# What are your plans?



## Hooked (9/12/18)

What are your plans for this holiday season?


----------



## Hooked (9/12/18)

and sooo looking forward to the trip!

Reactions: Like 2 | Agree 3 | Winner 1 | Funny 1


----------



## Rob Fisher (9/12/18)

Anthea's family from Canada, UK and Ireland are descending on Durbs for my niece's wedding in Umhlanga (the niece from Ireland) so we are staying put this Xmas!

Reactions: Like 4


----------



## Silver (9/12/18)

Am staying put this Xmas
Hoping to have some relax and chill time

Reactions: Like 3


----------



## Bulldog (9/12/18)

Also staying put.

Reactions: Like 3 | Agree 1


----------



## Room Fogger (9/12/18)

Doing the garden route at home, and the Comrades at work.

Reactions: Funny 7


----------



## RainstormZA (10/12/18)

My parents are away so I can't leave the house, which suits me fine. My brother and family are coming over for 10 ten days.

Kiddie pool time!!!

Reactions: Like 5


----------



## Salamander (10/12/18)

Off to the UK for a month. Can't wait to be cool!

Reactions: Like 5


----------



## Darius1332 (10/12/18)

Heading to China for 3 weeks to spend some time with GF's family.

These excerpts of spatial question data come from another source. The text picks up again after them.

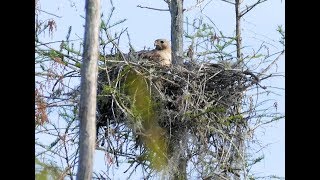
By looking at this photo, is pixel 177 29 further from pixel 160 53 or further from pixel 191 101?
pixel 191 101

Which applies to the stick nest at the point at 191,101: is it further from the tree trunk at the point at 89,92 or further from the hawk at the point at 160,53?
the tree trunk at the point at 89,92

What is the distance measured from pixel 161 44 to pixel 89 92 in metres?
5.34

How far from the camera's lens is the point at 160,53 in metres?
11.3

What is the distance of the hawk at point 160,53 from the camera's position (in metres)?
10.8

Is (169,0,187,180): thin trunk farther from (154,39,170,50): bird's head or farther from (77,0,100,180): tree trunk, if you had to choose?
(77,0,100,180): tree trunk

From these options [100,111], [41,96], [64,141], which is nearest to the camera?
[64,141]

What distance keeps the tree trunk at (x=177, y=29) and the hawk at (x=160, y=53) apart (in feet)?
0.32
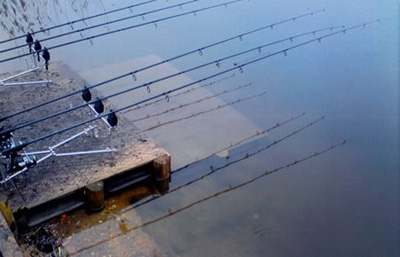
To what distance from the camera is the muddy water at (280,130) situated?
5301 millimetres

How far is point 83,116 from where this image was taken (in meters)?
6.55

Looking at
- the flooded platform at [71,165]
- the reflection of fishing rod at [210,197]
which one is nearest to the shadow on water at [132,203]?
the reflection of fishing rod at [210,197]

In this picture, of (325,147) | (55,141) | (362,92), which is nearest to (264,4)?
(362,92)

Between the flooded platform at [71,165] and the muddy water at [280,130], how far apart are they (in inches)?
18.0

Reactions: Like 6 | Winner 1


----------



## Hooked (10/12/18)

Darius1332 said:


> Heading to China for 3 weeks to spend some time with GF's family.



Which city @Darius1332? I envy all the delicious food you'll be eating!

Reactions: Like 1


----------



## Hooked (10/12/18)

Interesting that so few people are going away!

And for the women out there whose husbands will be on leave, here's some advice:

Reactions: Like 1 | Funny 2


----------



## vicTor (11/12/18)

I have to work, but the office is going to be dead

I plan to use the time to do some proper pit stopping, right on my desk, between naps

Reactions: Winner 5 | Funny 3


----------



## JurgensSt (11/12/18)

Week 1 - sort out the house
Week 2 - Spend time visiting family
Week 3 - FISHING !!!! - New years next to the water is always a great time

Reactions: Like 4 | Winner 1 | Can relate 1


----------



## Dela Rey Steyn (11/12/18)

JurgensSt said:


> Week 1 - sort out the house
> Week 2 - Spend time visiting family
> Week 3 - FISHING !!!! - New years next to the water is always a great time



Same, but no week fishing

Reactions: Like 2


----------



## Darius1332 (11/12/18)

Hooked said:


> Which city @Darius1332? I envy all the delicious food you'll be eating!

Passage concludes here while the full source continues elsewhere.